Overall, the checklists were based on acknowledged criteria that cover distinct domains related to product use and include credibility, evidence-based program (as a distinct part of programs’ credibility), privacy explanation, and basic security. These checklists are not expected to directly impact the end user’s experience of the product’s efficacy; however, the criteria contained in the lists may expose the user (or provider) to acknowledged risks or benefits. These measures are calculated by aggregating the scores received in each of the respective categorical items—excluding evidence-based program because it is based on a five-point scale. The privacy explanation and basic security checklists are the only measures in which a lower score equates to better quality. The basic security checklist is the only measure that is not based on a rater’s rating, but rather on information retrieved from parties with access to the product’s servers. The electronic searches produced a total of 2227 mobile apps and 1283 Web-based programs (see Multimedia Appendix 4 for a flow diagram). Through the first screening process, 235 apps and 502 websites were excluded as duplicates and 1509 apps and 665 websites were excluded for not meeting the inclusion criteria. This left a total of 523 apps and 116 Web-based programs. From these, 96 eHealth programs were chosen through the randomization procedure, 12 of which were used for the training process and 84 for the reliability examination. The scores received by the various programs used for this paper’s analyses are available in Multimedia Appendix 7 (programs’ scores). Tables 2 and 3 present the descriptive statistics, Cronbach alphas, and ICCs of the categories analyzed by Enlight. The descriptive statistics of the items constituting the quality assessment section are available in Multimedia Appendix 8 (Descriptive statistics of quality section items) and the interrater kappa reliability scores for the credibility checklist and privacy explanation checklist items (which were in the substantial to outstanding agreement range) are available in Multimedia Appendix 9 (kappa reliability scores of credibility and privacy explanation checklists items).

Table 2

Descriptive statistics, Cronbach alphas (α), and intraclass correlations (ICC) of assessment scores by different delivery mediums.

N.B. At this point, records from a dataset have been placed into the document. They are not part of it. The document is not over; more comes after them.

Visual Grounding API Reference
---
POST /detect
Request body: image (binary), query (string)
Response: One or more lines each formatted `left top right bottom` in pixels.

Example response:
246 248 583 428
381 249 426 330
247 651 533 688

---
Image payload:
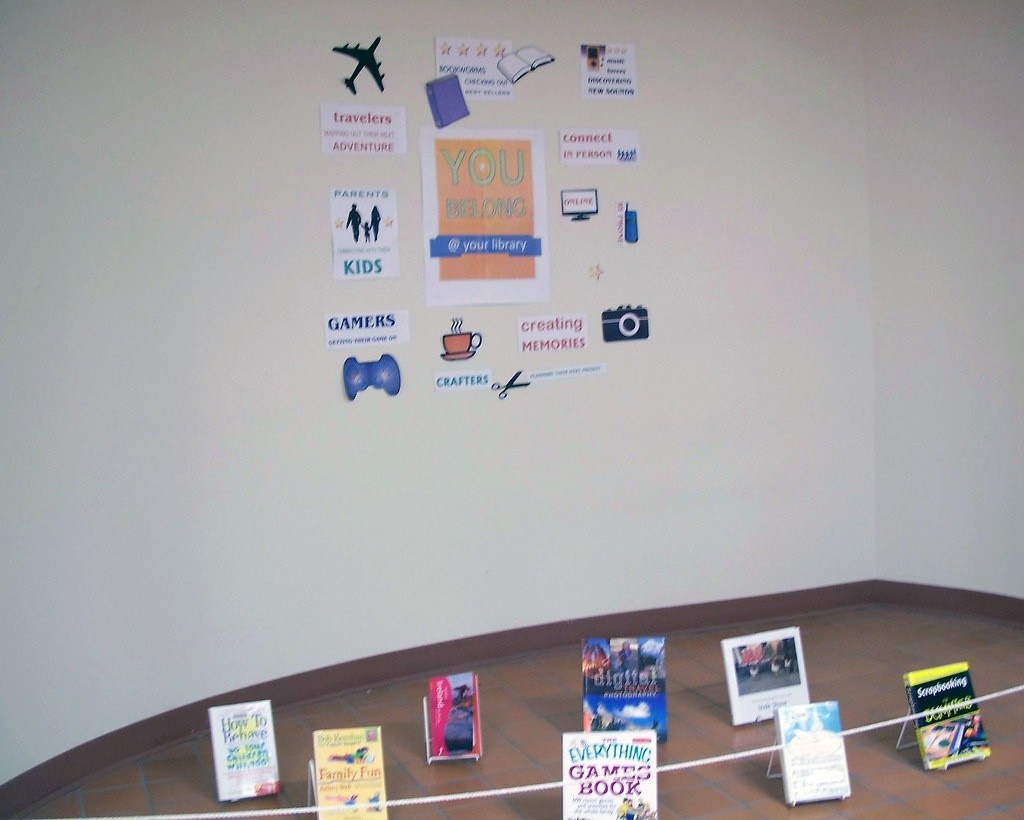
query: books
559 731 659 820
581 635 667 744
312 725 389 820
207 699 280 801
773 699 853 808
903 661 992 771
429 671 484 759
721 626 810 727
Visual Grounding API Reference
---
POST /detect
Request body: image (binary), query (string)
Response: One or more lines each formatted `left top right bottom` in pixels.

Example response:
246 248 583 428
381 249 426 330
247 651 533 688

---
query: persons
617 640 632 672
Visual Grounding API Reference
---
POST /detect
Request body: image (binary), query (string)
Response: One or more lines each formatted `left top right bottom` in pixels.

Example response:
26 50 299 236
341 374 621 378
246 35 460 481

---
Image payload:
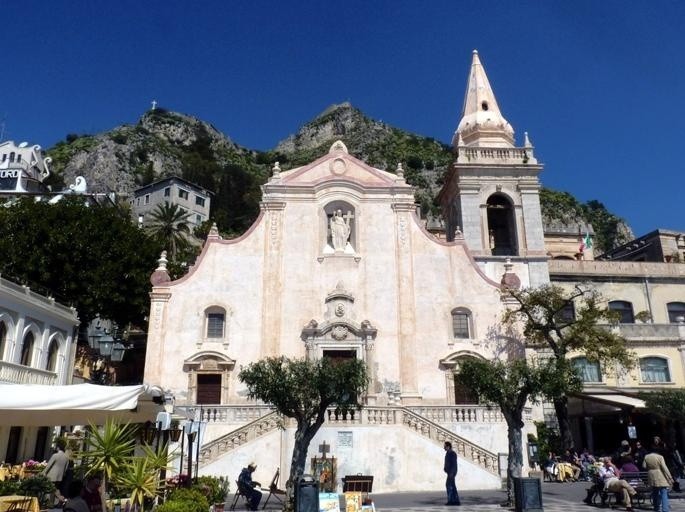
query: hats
249 462 257 469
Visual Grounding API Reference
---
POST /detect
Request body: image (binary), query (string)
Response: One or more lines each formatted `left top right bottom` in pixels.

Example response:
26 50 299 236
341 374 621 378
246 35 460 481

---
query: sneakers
631 494 643 499
244 503 259 511
626 507 635 512
444 501 461 505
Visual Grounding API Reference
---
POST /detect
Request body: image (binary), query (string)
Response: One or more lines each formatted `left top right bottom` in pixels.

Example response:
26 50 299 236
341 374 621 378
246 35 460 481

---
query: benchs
594 472 655 506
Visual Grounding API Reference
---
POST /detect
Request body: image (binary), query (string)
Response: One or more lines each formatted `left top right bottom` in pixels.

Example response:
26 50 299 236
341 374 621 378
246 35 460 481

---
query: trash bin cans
292 474 320 512
513 477 545 512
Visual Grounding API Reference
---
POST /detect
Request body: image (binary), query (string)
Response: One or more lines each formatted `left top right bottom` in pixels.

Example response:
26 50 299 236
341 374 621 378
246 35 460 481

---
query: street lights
89 325 127 385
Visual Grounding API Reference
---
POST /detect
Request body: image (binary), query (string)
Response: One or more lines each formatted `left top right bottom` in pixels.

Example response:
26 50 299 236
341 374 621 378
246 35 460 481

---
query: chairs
230 478 251 511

Clinical aim	Total (N=84)			Mobile (n=42)			Website (n=42)
Quality ratings	Mean (SD)	α	ICC (95% CI)	Mean (SD)	α	ICC (95% CI)	Mean (SD)	α	ICC (95% CI)
Usability	3.31 (0.69)	.83	.91 (.86-.94)	3.46 (0.71)	.85	.82 (.68-.91)	3.17 (0.65)	.79	.96 (.92-.98)
Visual design	2.81 (0.82)	.84	.77 (.64-.85)	2.93 (0.83)	.88	.80 (.63-.89)	2.68 (0.79)	.85	.74 (.52-.86)
User engagement	2.62 (0.80)	.88	.90 (.78-.94)	2.47 (0.83)	.91	.92 (.83-.96)	2.78 (0.73)	.85	.85 (.64-.93)
Content	3.00 (0.98)	.90	.93 (.89-.96)	2.40^a (0.87)	.91	.91 (.83-.95)	3.59^a (0.68)	.78	.85 (.73-.92)
Therapeutic persuasiveness	2.23 (0.68)	.88	.88 (.78-.93)	2.11 (0.71)	.88	.93 (.86-.97)	2.35 (0.62)	.87	.78 (.55-.89)
Therapeutic alliance	2.20 (0.75)	.83	.89 (.72-.95)	1.99 (0.72)	.83	.87 (.72-.94)	2.40 (0.73)	.82	.87 (.54-.95)
General subjective evaluation	2.09 (0.91)	.89	.83 (.73-.89)	1.89 (0.84)	.88	.85 (.73-.92)	2.29 (0.93)	.89	.73 (.50-.86)
Credibility checklist	3.14 (1.50)	—^b	.95 (.92-.97)	2.21^a (1.16)	—	.95 (.90-.97)	4.07^a (1.20)	—	.95 (.90-.97)
Evidence-based program	1.32 (0.66)	—^c	.94 (.91-.96)	1.07^a (0.34)	—	.92 (.86-.96)	1.57^a (0.80)	—	.94 (.88-.97)
Privacy explanation checklist	2.76 (1.58)	—^b	.98 (.97-.99)	3.33^a (1.26)	—	.99 (.98-.99)	2.19^a (1.67)	—	.97 (.95-.98)

a The groups (within the construct) differed significantly at Benjamini-Hochberg adjusted P<.05 in t test for two independent samples.

b Measure of agreement per categorical item (kappa) is presented in Multimedia Appendix 7.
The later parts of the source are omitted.